### EXTRACT TO READ ###

[Qemu-devel] [PATCH RFC] qdev: add init order filter

Michael S. Tsirkin posted 1 patch 7 years ago
Failed in applying to current master (apply log)
include/hw/qdev-core.h | 10 ++++++++++
include/monitor/qdev.h |  2 +-
qdev-monitor.c         |  9 +++++++--
vl.c                   | 15 ++++++++++-----
4 files changed, 28 insertions(+), 8 deletions(-)
[Qemu-devel] [PATCH RFC] qdev: add init order filter
Posted by Michael S. Tsirkin 7 years ago
Allow forcing a specific order of initialization on
devices created with -device.
Helpful e.g. for built-in devices such as IOMMUs which must
exist before all other devices.

Signed-off-by: Michael S. Tsirkin <mst@redhat.com>
---

Looks like we have a ton of problems because devices
are initialized in a random order, while we
really want e.g. iommu to be initialized
earlier than devices.

This will be helpful for other things, e.g.
real hardware often is initialized in a specific order,
creating built-in devices for the board often
has to happen in a specific order, etc.


We could then stop trying to do things at machine
done time and simply set initialization order.

The following patch achieves this for devices
created with -device but unfortunately not others
(e.g. not -net nic, etc).

Thoughts on the best way to complete this would be appreciated.

As you can see this patch is small enough for 2.9 and it might be a good
idea considering the pile of hacks we have pending as a replacement.


 include/hw/qdev-core.h | 10 ++++++++++
 include/monitor/qdev.h |  2 +-
 qdev-monitor.c         |  9 +++++++--
 vl.c                   | 15 ++++++++++-----
 4 files changed, 28 insertions(+), 8 deletions(-)

### DATA PROVIDED ###

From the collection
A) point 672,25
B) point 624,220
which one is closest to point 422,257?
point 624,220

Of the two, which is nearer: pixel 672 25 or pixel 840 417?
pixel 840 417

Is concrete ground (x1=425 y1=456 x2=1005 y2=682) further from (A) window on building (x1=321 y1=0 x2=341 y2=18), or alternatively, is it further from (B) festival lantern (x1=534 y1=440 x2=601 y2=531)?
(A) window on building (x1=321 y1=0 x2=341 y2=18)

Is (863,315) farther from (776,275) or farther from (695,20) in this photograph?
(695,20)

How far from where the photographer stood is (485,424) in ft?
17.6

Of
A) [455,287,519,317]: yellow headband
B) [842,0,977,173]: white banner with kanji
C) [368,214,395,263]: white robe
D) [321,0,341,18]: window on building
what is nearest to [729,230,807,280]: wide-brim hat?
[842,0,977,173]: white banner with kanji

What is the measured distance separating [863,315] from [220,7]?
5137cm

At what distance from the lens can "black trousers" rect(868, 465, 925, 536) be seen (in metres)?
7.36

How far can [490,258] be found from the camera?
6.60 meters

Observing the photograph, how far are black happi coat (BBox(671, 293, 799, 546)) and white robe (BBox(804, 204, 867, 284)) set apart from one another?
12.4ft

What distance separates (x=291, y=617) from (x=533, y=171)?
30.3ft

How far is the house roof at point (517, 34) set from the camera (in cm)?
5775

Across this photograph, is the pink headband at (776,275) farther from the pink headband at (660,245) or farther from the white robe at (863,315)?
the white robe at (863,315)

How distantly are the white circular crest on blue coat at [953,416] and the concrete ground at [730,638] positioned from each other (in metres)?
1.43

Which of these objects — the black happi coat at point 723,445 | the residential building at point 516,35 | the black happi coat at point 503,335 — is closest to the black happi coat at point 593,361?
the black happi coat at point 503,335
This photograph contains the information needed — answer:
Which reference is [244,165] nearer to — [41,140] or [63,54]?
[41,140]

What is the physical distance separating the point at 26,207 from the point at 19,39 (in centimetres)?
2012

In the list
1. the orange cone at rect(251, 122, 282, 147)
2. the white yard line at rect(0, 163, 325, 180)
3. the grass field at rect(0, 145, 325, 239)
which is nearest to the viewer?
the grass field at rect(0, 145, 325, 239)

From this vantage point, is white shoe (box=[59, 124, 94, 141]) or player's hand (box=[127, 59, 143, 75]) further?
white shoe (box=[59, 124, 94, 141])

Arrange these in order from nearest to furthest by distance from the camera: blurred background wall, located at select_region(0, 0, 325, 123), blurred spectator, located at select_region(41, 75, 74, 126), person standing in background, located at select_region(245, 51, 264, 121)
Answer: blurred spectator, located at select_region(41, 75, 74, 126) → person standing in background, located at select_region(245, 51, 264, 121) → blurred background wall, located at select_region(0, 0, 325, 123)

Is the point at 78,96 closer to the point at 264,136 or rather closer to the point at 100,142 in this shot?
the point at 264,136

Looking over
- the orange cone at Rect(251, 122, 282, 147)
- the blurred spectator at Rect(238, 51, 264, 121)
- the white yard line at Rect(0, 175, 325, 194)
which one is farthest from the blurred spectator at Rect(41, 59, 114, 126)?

###

- [THE EXERCISE]
Can you update the part of the qdev patch post that opens with the words containing "This will be" and closes with "would be appreciated.", putting "physical hardware" in place of "real hardware"?

- [SOLUTION TO THE PROBLEM]
This will be helpful for other things, e.g.
physical hardware often is initialized in a specific order,
creating built-in devices for the board often
has to happen in a specific order, etc.


We could then stop trying to do things at machine
done time and simply set initialization order.

The following patch achieves this for devices
created with -device but unfortunately not others
(e.g. not -net nic, etc).

Thoughts on the best way to complete this would be appreciated.